かんぽ生命保険の不適切販売など金融機関の不祥事が相次ぐなか、ガバナンスの強化も重視する。社外取締役を迎える地銀は増えたものの十分な監視機能を果たしていないとみて、社外取の役割を明確にするよう求める。トップとして不適格とみなしたときに、社外取締役が主導して指名委員会で解任を提案することもできるような運用の仕組みも点検する。

⑤経営戦略の策定

超低金利下の運用難で、資産運用の高度化も論点である。過去に購入した高利回りの国債は大量償還が3~4年後に迫る。足元では国債の金利が落ち込んで、単純な再投資では利回りを維持できない。外部の専門組織の助言が必要でないか。

⑥経営戦略の実践

デジタル化に合わせた業務合理化策では、顧客のニーズの変化に合わせて従来の店舗中心のサービスの在り方を見直す。金融庁は「店舗合理化といったコスト削減策は踏み込みが甘い」と見るが、過疎地や離島の店舗は顧客に不可欠とする見方もあり、地域の実情に合った対策を検討する。

⑦業務の合理化·他機関との連携

革新的技術の進展など考慮し店舗はどうあるべきか、有価証券運用での外部専門家の活用やシステム統合などの検討状況

⑧人材育成

(2)地方銀行の事業を持続可能にするための工夫

地域経済の低迷で収益力の先細りが避けられない地銀が多く、将来の存続可能性を高める道筋を探る。

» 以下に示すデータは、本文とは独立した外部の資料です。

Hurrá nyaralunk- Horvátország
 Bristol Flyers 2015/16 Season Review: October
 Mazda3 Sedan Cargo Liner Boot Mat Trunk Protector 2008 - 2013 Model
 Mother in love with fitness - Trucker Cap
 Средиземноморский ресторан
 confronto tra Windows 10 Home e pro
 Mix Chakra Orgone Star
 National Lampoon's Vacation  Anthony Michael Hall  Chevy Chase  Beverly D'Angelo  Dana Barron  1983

例えば、証券会社と地方銀行の連携が広がっている。野村ホールディングスは野村証券が徳島県を地盤とする阿波銀行と包括提携すると発表した。昨年提携した山陰合同銀行に続き、個人向けの証券事業を統合する。法人向け業務に特化する。

また、SBIホールディングスが島根銀行や福島銀行、筑邦銀行に相次いで出資を決めた。SBIがグループで持つフィンテックや運用サービスを提供して、収益力を上げる。

東海東京フィナンシャル・ホールディングスは横浜銀行など地銀を中心に7つの証券会社を共同出資で設立している。

広島銀行は、インターネット証券大手の楽天証券、SBI証券の両社と金融商品の仲介で提携した。ネット証券と提携することで株式や債券、投信など金融商品の品ぞろえを増やすと同時に、若年層にもサービスを届けやすくする。